> [Selected extract]
----

Compute Migration: BigQuery and Dataproc to Databricks and Fabric¶
A hands-on guide for data engineers migrating BigQuery SQL workloads, BigQuery ML, scheduled queries, and Dataproc Spark jobs to Databricks SQL, Fabric, and dbt.
Scope¶
This guide covers:
- BigQuery SQL to SparkSQL / T-SQL dialect conversion
- Slots to DBU/CU capacity mapping
- Materialized views to dbt materializations
- Scheduled queries to dbt + ADF triggers
- BigQuery BI Engine to Direct Lake mode
- Clustering and partitioning to Delta table optimization
- BigQuery Omni to OneLake shortcuts
- Dataproc to Databricks cluster migration
For storage migration, see Storage Migration. For Looker migration, see Analytics Migration.
BigQuery SQL to Databricks SQL / Fabric¶
Dialect conversion reference¶
The existing playbook (Section 4.3) documents the critical dialect differences. This guide expands on those with additional patterns.

----

Rows from a dataset

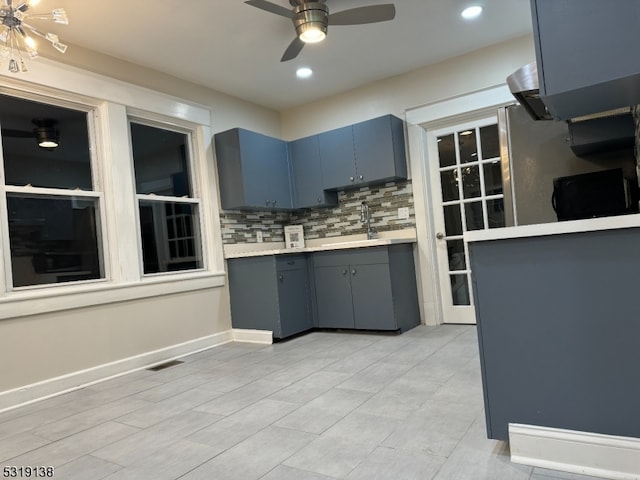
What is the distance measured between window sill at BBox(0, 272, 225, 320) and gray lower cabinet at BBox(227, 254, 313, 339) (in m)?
0.25

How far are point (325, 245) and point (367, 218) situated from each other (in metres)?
0.54

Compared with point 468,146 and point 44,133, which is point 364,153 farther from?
point 44,133

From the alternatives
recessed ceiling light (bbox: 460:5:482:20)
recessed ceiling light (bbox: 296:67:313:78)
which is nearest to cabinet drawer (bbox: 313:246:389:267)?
recessed ceiling light (bbox: 296:67:313:78)

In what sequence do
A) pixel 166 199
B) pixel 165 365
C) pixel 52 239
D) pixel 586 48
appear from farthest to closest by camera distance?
pixel 166 199 → pixel 165 365 → pixel 52 239 → pixel 586 48

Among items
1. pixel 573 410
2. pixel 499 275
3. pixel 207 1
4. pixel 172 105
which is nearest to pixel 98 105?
pixel 172 105

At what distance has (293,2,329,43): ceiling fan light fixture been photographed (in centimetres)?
273

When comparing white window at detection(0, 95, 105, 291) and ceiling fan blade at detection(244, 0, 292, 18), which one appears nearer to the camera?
ceiling fan blade at detection(244, 0, 292, 18)

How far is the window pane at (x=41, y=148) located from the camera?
2.89 metres

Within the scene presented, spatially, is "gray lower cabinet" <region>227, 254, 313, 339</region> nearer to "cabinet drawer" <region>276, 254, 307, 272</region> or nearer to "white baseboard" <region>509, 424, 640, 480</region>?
"cabinet drawer" <region>276, 254, 307, 272</region>

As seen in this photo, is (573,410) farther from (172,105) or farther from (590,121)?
(172,105)

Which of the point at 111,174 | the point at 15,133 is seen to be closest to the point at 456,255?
the point at 111,174

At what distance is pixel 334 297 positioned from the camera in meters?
4.10

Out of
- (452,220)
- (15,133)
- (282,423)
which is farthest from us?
(452,220)

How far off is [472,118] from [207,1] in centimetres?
256
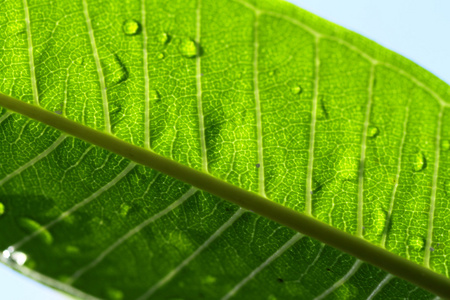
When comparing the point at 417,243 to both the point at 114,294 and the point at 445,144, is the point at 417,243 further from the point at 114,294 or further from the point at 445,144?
the point at 114,294

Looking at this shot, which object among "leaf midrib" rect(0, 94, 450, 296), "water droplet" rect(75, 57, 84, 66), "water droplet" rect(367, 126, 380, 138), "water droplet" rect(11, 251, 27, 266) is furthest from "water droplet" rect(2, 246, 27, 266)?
"water droplet" rect(367, 126, 380, 138)

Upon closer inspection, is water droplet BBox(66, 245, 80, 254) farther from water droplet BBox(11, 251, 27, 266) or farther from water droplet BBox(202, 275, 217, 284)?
water droplet BBox(202, 275, 217, 284)

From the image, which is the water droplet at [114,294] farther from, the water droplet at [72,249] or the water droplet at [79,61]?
the water droplet at [79,61]

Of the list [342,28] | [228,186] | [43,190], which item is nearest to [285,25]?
[342,28]

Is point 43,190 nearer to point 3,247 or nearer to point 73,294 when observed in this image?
point 3,247

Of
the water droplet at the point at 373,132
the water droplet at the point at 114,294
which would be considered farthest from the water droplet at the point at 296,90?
the water droplet at the point at 114,294

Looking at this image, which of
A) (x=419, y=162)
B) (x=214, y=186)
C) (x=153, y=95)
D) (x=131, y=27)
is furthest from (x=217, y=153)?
(x=419, y=162)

----

> [Requests]
1) In the migration guide, what are BigQuery scheduled queries moved to?
2) For each statement, answer yes or no on whether it agrees with the migration guide, and quote the words that decide it. (a) The guide covers moving BigQuery BI Engine to Direct Lake mode. (b) The guide says Looker migration is covered in Storage Migration. (c) The existing playbook documents the critical dialect differences in Section 4.3.
3) Write out the part of the migration guide from "Compute Migration: BigQuery" up to and including "see Analytics Migration.".

> [Answers below]
1) dbt + ADF triggers

2)
(a) Yes: "BigQuery BI Engine to Direct Lake mode"
(b) No: "For Looker migration, see Analytics Migration."
(c) Yes: "The existing playbook (Section 4.3) documents the critical dialect differences."

3)
Compute Migration: BigQuery and Dataproc to Databricks and Fabric¶
A hands-on guide for data engineers migrating BigQuery SQL workloads, BigQuery ML, scheduled queries, and Dataproc Spark jobs to Databricks SQL, Fabric, and dbt.
Scope¶
This guide covers:
- BigQuery SQL to SparkSQL / T-SQL dialect conversion
- Slots to DBU/CU capacity mapping
- Materialized views to dbt materializations
- Scheduled queries to dbt + ADF triggers
- BigQuery BI Engine to Direct Lake mode
- Clustering and partitioning to Delta table optimization
- BigQuery Omni to OneLake shortcuts
- Dataproc to Databricks cluster migration
For storage migration, see Storage Migration. For Looker migration, see Analytics Migration.